Selain upaya-upaya teknis di atas, dulu sempat juga dilakukan langkah lain untuk mengurangi atau membatasi pengaruh KoB. Salah satunya adalah memfasilitasi dan memediasi kelompok suporter yang berpandangan antifasis. Harapannya, jika kelompok antifasis menguat, maka pengaruh KoB juga akan menurun.
Alih-alih berhasil, langkah ini justru melahirkan friksi yang tajam di stadion. Terjadi konflik berkepanjangan antara suporter sayap kanan yang berwatak ultrasnasionalis dengan kelompok antifasis. Sehingga atmosfer Parc des Princes menjadi terkenal sebagai stadion yang paling sering diwarnai perseteruan di antara suporter sendiri.
Respons Keras Kepala KoB kepada Pengelolaan Nasser Al-Khelaifi
Setelah diambil alih Qatar Sports Investments (QSI) yang dipimpin Nasser Al-Khelaifi pada tahun 2011, PSG dengan cepat menambah pundi-pundi trofinya. Gelar juara Ligue 1 langsung diraih pada musim berikutnya. Ini bukan pencapaian remeh karena gelar juara liga domestik musim 2012/2013 itu menjadi gelar juara liga yang pertama kali mereka raih sejak 19 tahun terakhir.
Pusat Kota Paris pun tumpah ruah merayakan juara setelah bertahun-tahun puasa gelar, seperti Manchester City ketika menjadi kampiun Liga Primer Inggris 2011/2012. Para suporter PSG larut dalam suka cita perayaan yang bak karnaval. Tapi perayaan di alun-alun Trocadero Paris tersebut berubah menjadi kekacauan. Siapa pelakunya? Siapa lagi jika bukan KoB.
Masalah dimulai ketika mereka mengungkit salah satu kematian anggota mereka yang dibunuh Supras Auteuil, salah satu firma suporter PSG yang lain. Dari situlah protes tersebut berkembang menjadi chaos.
Maka parade perayaan itu terganggu. Pemain hanya menampilkan piala sekitar lima menit karena protes KoB berbah menjadi bentrokan dengan polisi anti huru-hara. Sebanyak 30 orang luka-luka dan 21 KoB ditahan polisi akibat kerusuhan yang menyebabkan kerusakan beberapa infrastruktur saat itu.
Bentrokan tersebut menjadi alarm yang sangat jelas bagi Al-Khelaifi. Mimpinya menjadikan PSG sebagai kesebelasan yang didukung fans dari berbagai belahan dunia harus ditunda lebih dulu. Atau, setidaknya, harus dimulai dengan membereskan persoalan friksi antarsuporter PSG sendiri.
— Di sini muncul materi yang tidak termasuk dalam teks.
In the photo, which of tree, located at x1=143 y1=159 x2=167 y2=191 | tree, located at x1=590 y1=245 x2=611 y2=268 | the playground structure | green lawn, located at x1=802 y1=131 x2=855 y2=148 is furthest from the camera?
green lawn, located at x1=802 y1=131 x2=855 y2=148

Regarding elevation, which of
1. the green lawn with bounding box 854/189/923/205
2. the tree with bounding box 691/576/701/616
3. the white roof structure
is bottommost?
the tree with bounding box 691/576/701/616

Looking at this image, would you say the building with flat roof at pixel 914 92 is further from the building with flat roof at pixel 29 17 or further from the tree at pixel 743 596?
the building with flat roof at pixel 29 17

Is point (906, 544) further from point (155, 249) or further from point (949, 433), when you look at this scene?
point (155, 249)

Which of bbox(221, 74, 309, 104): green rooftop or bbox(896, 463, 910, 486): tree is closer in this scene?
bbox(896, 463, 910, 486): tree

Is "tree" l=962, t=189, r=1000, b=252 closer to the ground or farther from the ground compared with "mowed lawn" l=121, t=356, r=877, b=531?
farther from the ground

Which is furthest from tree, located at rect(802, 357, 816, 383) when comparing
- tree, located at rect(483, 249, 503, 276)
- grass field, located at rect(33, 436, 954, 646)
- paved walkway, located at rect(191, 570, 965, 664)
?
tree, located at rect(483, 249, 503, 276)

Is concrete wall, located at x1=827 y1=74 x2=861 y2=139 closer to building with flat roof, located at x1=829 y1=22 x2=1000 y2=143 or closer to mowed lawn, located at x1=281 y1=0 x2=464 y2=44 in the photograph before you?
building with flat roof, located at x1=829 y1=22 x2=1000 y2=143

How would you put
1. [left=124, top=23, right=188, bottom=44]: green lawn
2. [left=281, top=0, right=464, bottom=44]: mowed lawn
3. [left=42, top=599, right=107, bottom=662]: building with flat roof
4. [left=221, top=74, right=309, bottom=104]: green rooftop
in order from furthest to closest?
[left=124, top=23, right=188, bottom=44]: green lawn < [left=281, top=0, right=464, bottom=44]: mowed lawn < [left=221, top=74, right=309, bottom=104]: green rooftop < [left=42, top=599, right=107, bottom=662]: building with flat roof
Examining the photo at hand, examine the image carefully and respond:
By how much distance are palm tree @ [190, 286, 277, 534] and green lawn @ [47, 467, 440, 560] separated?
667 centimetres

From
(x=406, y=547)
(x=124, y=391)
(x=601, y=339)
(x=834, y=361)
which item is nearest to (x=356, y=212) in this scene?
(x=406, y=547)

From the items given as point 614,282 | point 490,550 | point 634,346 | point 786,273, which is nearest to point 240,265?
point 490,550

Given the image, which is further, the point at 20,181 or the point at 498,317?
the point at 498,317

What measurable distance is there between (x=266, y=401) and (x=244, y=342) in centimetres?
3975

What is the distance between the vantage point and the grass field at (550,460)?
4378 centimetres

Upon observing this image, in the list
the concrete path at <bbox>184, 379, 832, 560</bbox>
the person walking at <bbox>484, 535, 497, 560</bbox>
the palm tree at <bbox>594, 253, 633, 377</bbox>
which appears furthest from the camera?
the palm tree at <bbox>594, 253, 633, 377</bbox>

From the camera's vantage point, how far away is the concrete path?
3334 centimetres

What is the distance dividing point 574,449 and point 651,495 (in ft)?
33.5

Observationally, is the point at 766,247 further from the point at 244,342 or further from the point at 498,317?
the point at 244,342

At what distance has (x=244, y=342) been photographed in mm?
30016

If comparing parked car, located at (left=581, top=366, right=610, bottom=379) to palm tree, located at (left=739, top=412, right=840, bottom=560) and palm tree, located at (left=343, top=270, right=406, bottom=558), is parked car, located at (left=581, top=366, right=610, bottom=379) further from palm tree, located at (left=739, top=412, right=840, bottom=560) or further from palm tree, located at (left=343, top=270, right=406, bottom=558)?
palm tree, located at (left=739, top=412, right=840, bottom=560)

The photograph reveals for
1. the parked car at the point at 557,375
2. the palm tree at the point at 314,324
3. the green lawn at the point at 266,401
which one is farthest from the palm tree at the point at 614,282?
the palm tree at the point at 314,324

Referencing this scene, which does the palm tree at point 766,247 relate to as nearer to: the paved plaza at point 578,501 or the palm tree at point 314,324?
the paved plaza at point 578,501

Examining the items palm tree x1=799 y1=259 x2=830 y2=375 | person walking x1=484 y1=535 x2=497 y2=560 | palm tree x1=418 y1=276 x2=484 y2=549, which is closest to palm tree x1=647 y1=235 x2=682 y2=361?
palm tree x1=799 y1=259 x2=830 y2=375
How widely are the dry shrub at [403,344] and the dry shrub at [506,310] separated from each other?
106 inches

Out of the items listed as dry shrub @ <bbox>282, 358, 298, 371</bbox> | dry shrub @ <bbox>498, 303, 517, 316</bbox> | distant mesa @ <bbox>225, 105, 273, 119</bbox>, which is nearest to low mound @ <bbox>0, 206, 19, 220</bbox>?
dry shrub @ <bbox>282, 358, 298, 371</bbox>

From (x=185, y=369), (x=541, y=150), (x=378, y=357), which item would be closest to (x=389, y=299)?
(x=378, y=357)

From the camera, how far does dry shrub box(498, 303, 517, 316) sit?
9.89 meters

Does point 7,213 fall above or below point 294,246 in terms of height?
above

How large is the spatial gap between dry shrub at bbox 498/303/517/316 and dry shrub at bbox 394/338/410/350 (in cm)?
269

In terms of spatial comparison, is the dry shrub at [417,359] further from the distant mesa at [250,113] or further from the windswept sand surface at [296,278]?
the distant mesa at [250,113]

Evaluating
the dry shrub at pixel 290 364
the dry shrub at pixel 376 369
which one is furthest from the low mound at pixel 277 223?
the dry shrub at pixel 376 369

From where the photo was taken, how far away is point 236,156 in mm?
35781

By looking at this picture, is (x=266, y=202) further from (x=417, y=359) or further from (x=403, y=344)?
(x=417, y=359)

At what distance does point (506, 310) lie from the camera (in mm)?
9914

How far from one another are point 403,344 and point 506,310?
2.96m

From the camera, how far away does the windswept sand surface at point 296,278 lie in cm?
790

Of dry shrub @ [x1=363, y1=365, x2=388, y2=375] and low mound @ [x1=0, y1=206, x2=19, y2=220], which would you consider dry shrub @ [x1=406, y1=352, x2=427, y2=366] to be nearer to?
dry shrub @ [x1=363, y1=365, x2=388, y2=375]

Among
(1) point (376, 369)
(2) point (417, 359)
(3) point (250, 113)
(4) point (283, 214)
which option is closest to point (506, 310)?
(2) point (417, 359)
Persoalannya, KoB yang punya watak ultranasionalis, bahkan cenderung fasis, tentu tidak gampang ditundukkan oleh seorang asing, lebih-lebih ia seorang Arab, dan muslim pula. Nyanyian KoB "Ini Paris" hendak menegaskan bahwa Paris hanya untuk Parisien, untuk orang Paris, bukan para imigran dan keturunannya. Sementara terdapat 8 juta warga imigran dan keturunannya di Paris. Khelaifi sendiri berkebangsaan Qatar.
Di Paris, manajemen PSG harus menyatukan orang dari seluruh daerah dan beberapa kota kecil. Pasalnya, PSG di Paris bukan layaknya United atau City di Manchester, melainkan singgahan berbagai pendukung dengan keadaan ekonomi dan sosial yang beragam. Beberapa upaya penyatuan pun dilakukan di Parc de Princes.
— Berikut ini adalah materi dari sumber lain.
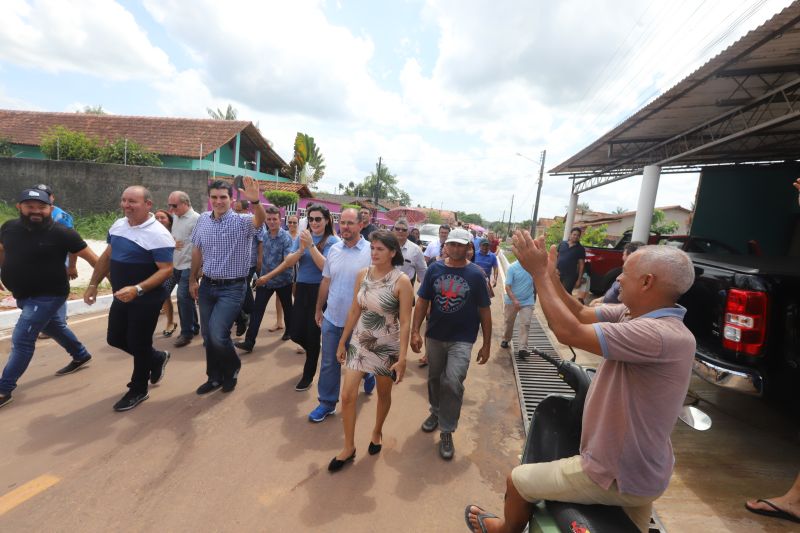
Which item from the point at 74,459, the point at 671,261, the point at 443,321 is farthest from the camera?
the point at 443,321

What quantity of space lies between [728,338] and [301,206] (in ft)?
58.9

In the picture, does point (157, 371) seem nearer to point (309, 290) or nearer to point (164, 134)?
point (309, 290)

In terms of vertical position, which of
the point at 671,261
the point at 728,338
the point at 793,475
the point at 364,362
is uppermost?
the point at 671,261

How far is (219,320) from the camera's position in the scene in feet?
11.3

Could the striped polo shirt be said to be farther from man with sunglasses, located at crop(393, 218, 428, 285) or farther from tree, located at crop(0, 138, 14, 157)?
tree, located at crop(0, 138, 14, 157)

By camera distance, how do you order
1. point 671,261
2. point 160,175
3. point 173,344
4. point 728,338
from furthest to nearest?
point 160,175
point 173,344
point 728,338
point 671,261

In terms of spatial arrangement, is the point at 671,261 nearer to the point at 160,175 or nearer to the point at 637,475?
the point at 637,475

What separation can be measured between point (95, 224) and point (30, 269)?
10786mm

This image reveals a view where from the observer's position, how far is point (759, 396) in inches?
104

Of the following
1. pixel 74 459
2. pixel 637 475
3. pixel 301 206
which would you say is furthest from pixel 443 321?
pixel 301 206

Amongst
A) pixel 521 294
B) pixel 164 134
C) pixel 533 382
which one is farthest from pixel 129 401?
pixel 164 134

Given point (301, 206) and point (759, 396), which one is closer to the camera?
point (759, 396)

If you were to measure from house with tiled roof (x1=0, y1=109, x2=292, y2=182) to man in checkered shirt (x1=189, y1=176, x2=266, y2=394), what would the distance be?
45.6ft

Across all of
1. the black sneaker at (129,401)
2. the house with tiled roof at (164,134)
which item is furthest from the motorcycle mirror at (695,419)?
the house with tiled roof at (164,134)
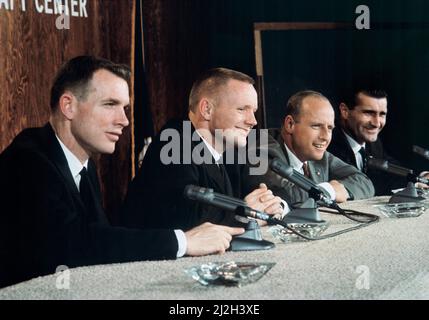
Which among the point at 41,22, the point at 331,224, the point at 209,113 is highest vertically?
the point at 41,22

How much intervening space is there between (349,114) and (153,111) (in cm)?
129

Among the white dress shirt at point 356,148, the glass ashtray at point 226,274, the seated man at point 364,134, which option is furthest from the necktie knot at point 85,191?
the white dress shirt at point 356,148

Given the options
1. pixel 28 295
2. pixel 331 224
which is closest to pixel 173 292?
pixel 28 295

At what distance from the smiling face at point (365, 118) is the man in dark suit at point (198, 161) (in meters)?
1.65

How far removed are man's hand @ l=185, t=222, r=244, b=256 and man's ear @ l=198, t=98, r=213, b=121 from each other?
1.05 meters

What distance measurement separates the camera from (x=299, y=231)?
243 cm

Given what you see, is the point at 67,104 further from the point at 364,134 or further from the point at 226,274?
the point at 364,134

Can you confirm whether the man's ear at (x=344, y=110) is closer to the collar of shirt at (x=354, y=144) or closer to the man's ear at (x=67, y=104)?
the collar of shirt at (x=354, y=144)

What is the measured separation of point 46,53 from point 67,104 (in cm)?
97

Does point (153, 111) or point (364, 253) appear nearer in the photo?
point (364, 253)

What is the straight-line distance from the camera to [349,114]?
4.86 m

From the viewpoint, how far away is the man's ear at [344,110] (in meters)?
4.88
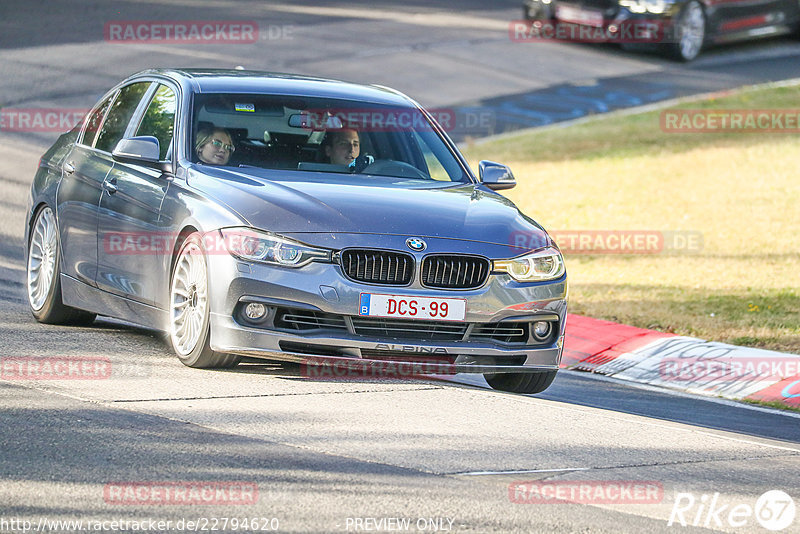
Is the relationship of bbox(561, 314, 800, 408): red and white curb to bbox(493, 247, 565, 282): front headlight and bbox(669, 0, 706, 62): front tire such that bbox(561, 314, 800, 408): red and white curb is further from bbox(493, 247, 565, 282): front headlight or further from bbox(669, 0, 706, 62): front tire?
bbox(669, 0, 706, 62): front tire

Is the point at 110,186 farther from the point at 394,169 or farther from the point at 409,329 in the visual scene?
the point at 409,329

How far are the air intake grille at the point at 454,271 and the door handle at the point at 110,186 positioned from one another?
7.58 feet

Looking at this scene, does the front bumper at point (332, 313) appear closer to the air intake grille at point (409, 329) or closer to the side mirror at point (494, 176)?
the air intake grille at point (409, 329)

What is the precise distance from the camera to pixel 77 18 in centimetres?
2564

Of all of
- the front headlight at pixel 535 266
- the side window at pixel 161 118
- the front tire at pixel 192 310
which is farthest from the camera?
the side window at pixel 161 118

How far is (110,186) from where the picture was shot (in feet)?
28.4

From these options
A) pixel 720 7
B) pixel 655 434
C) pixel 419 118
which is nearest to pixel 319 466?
pixel 655 434

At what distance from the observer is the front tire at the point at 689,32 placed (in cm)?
2458

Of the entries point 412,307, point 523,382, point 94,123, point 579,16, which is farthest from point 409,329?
point 579,16

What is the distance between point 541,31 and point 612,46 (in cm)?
142

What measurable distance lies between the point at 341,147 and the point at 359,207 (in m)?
1.21

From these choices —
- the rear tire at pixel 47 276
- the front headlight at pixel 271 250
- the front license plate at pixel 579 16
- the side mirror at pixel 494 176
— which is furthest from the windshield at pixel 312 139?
the front license plate at pixel 579 16

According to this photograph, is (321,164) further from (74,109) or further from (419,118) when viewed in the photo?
(74,109)

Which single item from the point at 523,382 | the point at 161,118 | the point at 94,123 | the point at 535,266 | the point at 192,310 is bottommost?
the point at 523,382
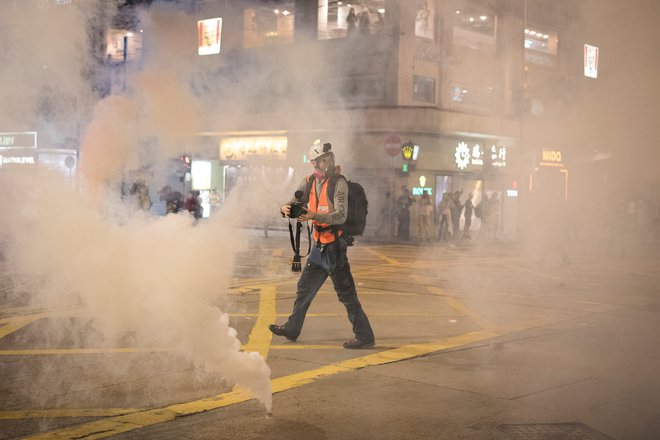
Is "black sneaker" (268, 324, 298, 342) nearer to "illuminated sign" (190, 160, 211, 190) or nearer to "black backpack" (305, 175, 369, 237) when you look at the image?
"black backpack" (305, 175, 369, 237)

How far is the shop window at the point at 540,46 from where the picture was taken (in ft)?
20.6

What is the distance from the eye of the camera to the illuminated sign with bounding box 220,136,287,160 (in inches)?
415

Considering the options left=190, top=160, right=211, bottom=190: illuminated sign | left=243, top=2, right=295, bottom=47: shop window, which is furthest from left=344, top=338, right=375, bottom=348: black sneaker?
left=190, top=160, right=211, bottom=190: illuminated sign

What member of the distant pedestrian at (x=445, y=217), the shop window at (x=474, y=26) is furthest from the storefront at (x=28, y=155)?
the distant pedestrian at (x=445, y=217)

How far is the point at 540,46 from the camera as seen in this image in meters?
6.63

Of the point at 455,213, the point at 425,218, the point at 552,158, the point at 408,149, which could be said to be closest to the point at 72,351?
the point at 552,158

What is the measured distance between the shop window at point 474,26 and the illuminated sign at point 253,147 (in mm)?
3789

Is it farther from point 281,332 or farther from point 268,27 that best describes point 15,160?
point 268,27

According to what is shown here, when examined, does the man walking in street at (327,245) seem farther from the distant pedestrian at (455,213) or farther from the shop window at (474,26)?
the distant pedestrian at (455,213)

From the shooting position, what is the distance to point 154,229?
4.61 metres

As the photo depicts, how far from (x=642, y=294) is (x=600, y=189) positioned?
2242mm

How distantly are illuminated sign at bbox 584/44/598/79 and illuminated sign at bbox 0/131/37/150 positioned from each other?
4680mm

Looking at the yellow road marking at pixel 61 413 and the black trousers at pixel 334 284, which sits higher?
the black trousers at pixel 334 284

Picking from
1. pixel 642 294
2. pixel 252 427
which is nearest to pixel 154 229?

Salah satunya menyatukan tribun dengan sistem pembelian tiket acak. Harapannya, interaksi antarsuporter dari berbagai latar belakang sosial bisa tumbuh. Dengan demikian, dari interaksi di tribun itulah, proses akulturasi bisa berlangsung.
Namun tentu saja skema itu ditolak mentah-mentah KoB. Mereka bersikukuh jika para pendukung PSG yang berlatar belakang imigran memang layak dipertanyakan dan dipersoalkan "ke-Prancis-an" atau "ke-Paris-an"nya.
Setidaknya Khelaifi bisa memberi bukti bahwa investasinya berhasil mendatangkan prestasi. Secara keseluruhan ia berhasil menjalankan tugasnya membuat PSG sebagai kesebelasan top di Prancis, juga mulai merengsek papan atas peta sepakbola Eropa.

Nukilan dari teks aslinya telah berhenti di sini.